RIAA Accused of Extortion & Conspiracy

NewYorkCountryLawyer writes "The defendant in a Tampa, Florida, case, UMG v. Del Cid, has filed counterclaims accusing the RIAA record labels of conspiracy and extortion. The counterclaims (pdf) are for Trespass, Computer Fraud and Abuse (18 USC 1030), Deceptive and Unfair Trade Practices (Fla. Stat. 501.201), Civil Extortion (CA Penal Code 519 & 523), and Civil Conspiracy involving (a) use of private investigators without license in violation of Fla. Stat. Chapter 493; (b) unauthorized access to a protected computer system, in interstate commerce, for the purpose of obtaining information in violation of 18 U.S.C. 1030 (a)(2)(C); (c) extortion in violation of Ca. Penal Code 519 and 523; and (d) knowingly collecting an unlawful consumer debt, and using abus[ive] means to do so, in violation of the Fair Debt Collection Practices Act, 15 U.S.C. 1692a et seq. and Fla. Stat. 559.72 et seq."


Good luck bro...


About fucking time someone sticks it to those cunts.


I can keep rhythm with no metronome...
Sounds to me like this countersuit may hold water.


There's nothing quite like a shorn scrotum.
Some more good news .....

RIAA throws in the towel in Atlantic v. Andersen

By Eric Bangeman | Published: June 04, 2007 - 04:04PM CT

One of the most notorious file-sharing cases is drawing to a close. Both parties in Atlantic v. Andersen have agreed to dismiss the case with prejudice, which means that Tanya Andersen is the prevailing party and can attempt to recover attorneys fees.

Tanya Andersen was originally sued by the RIAA in 2005. She's a disabled single mother with a nine-year-old daughter living in Oregon; she was targeted by the music industry for downloading gangster rap over Kazaa under the handle "gotenkito." She denied engaging in piracy and in October 2005, she filed a countersuit accusing the record industry of racketeering, fraud, and deceptive business practices, among other things.

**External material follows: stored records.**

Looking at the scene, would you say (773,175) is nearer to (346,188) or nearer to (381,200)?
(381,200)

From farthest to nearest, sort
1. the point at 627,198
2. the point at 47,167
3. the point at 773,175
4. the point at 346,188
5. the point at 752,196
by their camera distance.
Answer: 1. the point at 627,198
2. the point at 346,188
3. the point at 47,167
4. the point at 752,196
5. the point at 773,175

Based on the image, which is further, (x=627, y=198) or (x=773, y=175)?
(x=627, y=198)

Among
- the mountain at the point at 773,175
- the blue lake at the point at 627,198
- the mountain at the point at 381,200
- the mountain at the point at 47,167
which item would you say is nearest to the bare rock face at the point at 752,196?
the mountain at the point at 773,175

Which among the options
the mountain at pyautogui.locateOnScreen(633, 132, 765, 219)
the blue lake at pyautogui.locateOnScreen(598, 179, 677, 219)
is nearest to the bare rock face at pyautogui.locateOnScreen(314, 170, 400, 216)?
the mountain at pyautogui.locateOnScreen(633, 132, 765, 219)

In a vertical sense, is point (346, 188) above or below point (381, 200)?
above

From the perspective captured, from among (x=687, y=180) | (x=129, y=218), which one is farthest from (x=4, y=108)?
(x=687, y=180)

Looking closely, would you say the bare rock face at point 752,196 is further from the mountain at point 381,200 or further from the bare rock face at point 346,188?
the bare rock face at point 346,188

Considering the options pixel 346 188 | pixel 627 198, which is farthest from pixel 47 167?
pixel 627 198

As we noted earlier today, counterclaims accusing the RIAA of all sorts of wrongdoing have become increasingly common. Late last month, Andersen filed a motion for summary judgment, saying that the plaintiffs have "failed to provide competent evidence sufficient to satisfy summary judgment standards" to show that she engaged in copyright infringement. Most notably, a forensic expert retained by the RIAA failed to locate "any evidence whatsoever" on Andersen's PC that she had engaged in file-sharing.

The RIAA has already taken a beating in the press in this case—accusing a disabled single mother of sharing songs like "Hoes in My Room" over Kazaa and then pressing doggedly ahead with the case despite mounting evidence that it had erred tends to look bad. Faced with the prospect of a case that was all but unwinnable, the RIAA has cut its losses by agreeing to dismiss the case even though Andersen did not agree to drop her counterclaims.

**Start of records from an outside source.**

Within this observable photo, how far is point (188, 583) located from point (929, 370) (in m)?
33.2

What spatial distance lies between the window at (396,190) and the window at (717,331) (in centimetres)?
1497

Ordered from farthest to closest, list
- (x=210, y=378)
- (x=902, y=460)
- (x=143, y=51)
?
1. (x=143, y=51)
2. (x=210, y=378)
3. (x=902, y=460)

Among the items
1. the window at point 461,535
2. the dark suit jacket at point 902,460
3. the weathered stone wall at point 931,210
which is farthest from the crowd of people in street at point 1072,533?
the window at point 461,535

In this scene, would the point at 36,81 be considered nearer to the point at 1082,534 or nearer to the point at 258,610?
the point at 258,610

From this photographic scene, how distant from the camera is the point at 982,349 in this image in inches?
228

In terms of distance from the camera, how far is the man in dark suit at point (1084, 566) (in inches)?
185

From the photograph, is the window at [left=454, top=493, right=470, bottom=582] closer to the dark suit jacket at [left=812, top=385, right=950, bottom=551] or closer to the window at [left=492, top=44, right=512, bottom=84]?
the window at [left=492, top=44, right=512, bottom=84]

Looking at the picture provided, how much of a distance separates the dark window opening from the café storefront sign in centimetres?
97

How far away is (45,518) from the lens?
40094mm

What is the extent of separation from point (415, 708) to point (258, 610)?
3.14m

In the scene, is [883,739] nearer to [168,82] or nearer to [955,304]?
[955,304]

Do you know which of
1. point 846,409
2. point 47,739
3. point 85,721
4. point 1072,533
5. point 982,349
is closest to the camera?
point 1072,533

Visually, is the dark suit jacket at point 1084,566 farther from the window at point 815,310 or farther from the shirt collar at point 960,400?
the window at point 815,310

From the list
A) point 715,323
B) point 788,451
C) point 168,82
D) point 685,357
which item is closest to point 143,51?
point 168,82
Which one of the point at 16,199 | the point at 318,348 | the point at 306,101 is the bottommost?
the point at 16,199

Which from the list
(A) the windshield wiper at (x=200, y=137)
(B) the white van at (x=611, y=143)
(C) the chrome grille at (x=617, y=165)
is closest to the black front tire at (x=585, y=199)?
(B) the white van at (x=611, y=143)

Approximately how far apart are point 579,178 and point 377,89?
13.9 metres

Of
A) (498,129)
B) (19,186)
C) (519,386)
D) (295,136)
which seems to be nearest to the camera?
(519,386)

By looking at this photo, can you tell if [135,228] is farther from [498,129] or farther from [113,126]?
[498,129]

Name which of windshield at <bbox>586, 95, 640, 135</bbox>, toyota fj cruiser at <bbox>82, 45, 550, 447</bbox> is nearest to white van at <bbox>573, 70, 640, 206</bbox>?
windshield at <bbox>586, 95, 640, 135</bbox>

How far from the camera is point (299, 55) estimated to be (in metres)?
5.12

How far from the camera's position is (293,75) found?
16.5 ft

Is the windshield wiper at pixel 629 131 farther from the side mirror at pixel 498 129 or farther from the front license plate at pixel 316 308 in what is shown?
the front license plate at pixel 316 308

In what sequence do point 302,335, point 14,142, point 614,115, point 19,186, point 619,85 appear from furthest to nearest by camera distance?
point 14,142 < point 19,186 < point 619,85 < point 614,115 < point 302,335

What's unusual is that the RIAA has stipulated to a dismissal with prejudice, completely exonerating Andersen. Next to a negative verdict, an exonerated defendant is the last thing the RIAA wants. When faced with an undesirable outcome, the RIAA's tactic has been to move to dismiss without prejudice, a "no harm, no foul" strategy that puts an end to a lawsuit without declaring a winner and a loser. Dismissing a case with prejudice opens the RIAA up to an attorneys' fee award, which happened in the case of another woman caught in the music industry's driftnet, Debbie Foster.

With the original RIAA complaint has dismissed, Andersen told Ars Technica in an e-mail that the counterclaim is "now standing on its own," meaning that she will still have the opportunity to argue her counterclaims before the court while the RIAA is unable to pursue the copyright infringement claims any further. Given the allegations she has made, prevailing with the counterclaim could prove even more troubling to the RIAA.

Given the facts of the case and the precedent set by Capitol v. Foster, an attorneys' fee award is not out of the question. Getting the RIAA to actually cut a check may prove to be a bit more difficult, as Foster's attorneys have discovered. You can track the progress of Foster's attempts to recover fees—and many other file-sharing cases—at Recording Industry vs. The People.